Changing the culture of production

What role does collaboration play?

Collaboration on a book is the ultimate unnatural act.
—Tom Clancy

The emergence of online book production tools is of course bringing writers online. Authoring books online seems to bring two apparently opposing dynamics into play – the social web and the author. The production in the context of the increasingly noisy, social web seems at odds with the typical conception of solitary writer and the juxtaposition simultaneously brings into focus the potential for collaboration or ‘social production’ together with questions of authorship.

We must first recognise that 300 years of copyright and a long era of romantic authorship has left us with inadequate tools for engaging in the collaborative process. It is difficult to get beyond our deeply internalised ideas of book production; we find ourselves unwilling to leave behind the romantic notion of single authorship. Collaboration, on the other hand, has an army of derisionists in the wing like Tom Clancy, not to mention the academic and commercial publishing worlds that are invested in devaluing it. Can books really be produced collaboratively and what does the process offer? It is difficult for many of us to answer these basic questions whereas we feel we understand the value and the offer of sole authorship.

In order to ease into the question it is perhaps worth avoiding the word ‘author’ to describe the book production process. Instead of talking about the author, or even multiple authorship, lets forget the word all together and re-frame it in another way. I propose we instead think about strong and weak collaboration.

It is evident that the books you see in the stores in your town are not produced by one person alone. Let’s imagine that someone did in fact write the entire book and it was untouched by an editor’s hand – we can at least accept that the sole writer did not design the book or the cover or take the entire bundle to the printer to be produced. There may be some cases where this has happened, certainly in the self-publishing world this is not uncommon, but let’s talk specifically about the established publishing industry. That book by Tom Clancy had at least one person, and likely many more people, involved in the process (unless Tom is hiding his Desktop Publishing talents from us).

However, lets just limit our focus to possible collaborative relationships which affect the actual text. There is practically no book that goes through the publishing process entirely untouched. At some point someone made a modification, even if it only resulted in a small improvement. Did Tom do a thorough grammar check? Were there any proofreading or editorial comments made before printing?

This kind of textual interaction is minimal or weak collaboration. More than one hand was at play to make that exact text which appears in the book; this was a collaborative effort, albeit an extremely weak one.

Now let’s move up the collaboration scale a bit. A writer and an editor might interact a lot with the text as it is being produced. The editor offers suggestions for improvement, or edits the text directly. This could be characterised as having a stronger collaborative nature than the previous example.
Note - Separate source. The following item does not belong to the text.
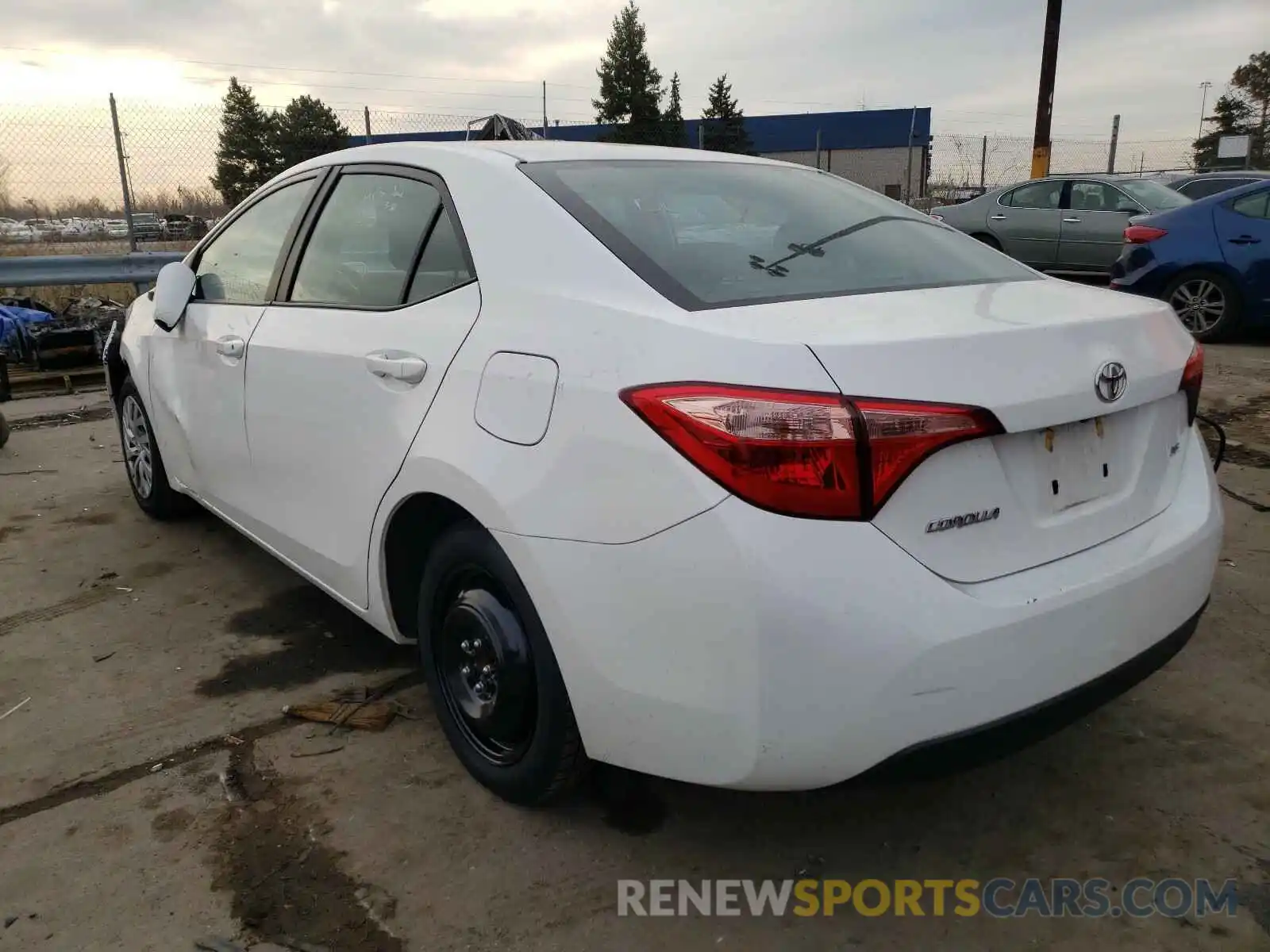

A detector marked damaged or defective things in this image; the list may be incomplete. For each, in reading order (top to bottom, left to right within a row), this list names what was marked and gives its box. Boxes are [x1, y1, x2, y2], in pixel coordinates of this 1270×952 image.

Stronger still is a relationship of two or more writers working very closely together to produce a text. This is evident in any number of ‘single author’ classics like Frankenstein which is attributed to Mary Shelley but Percy Shelly clearly had a strong hand in some of the text. Another example is the Wasteland which has been discussed by many as a case in point where T.S Eliot collaborated closely with both Vivienne Elliot and Ezra Pound in its production.

Lastly, at the far end of the scale, we have intense collaboration where the delineation between ‘who wrote what’ disappears even to the collaborators themselves as they are producing the text.

As it happens most books feature not just collaboration but strong to intense collaboration between writer and editor.

If we allow ourselves to do away with the notion of authorship and instead characterise the interactions on a spectrum we can see that collaboration already plays an important role in a ‘typical’ process, and it has more value than we may have first thought. Book production is actually a collaborative process. The publishing world has hidden this from the reader largely because the legislative and market forces have favored the promotion of single authorship. But collaboration is a technique we use to produce and improve all books, and we should stop ignoring it. We need to bring collaborative production into focus and explore it.

The advantage of producing books online is that we have an enormous scope of collaborative activity available to us. Until now exploration of the possibilities has largely been limited because of our investment in myths of authorship but if we discard this notion we can explore the opportunities the web offers. The good thing about the net is that ‘the door’ can be regulated depending on the production needs. We may wish to fling the door wide and invite anyone to come in and work on a text, or we may shut the door completely and work in isolation. We may need to, for example, remain in a weak collaborative position for quite some time as we flesh out a work. Later, when we ask for feedback we move slightly up the scale, and later still when the first manuscript is in the hands of an editor we move up the scale to strong collaboration. The point is, we have the choice, and much more choice than we had before.

With thanks to Benjamin Mako Hill for asynchronous inspiration and collaboration on this text.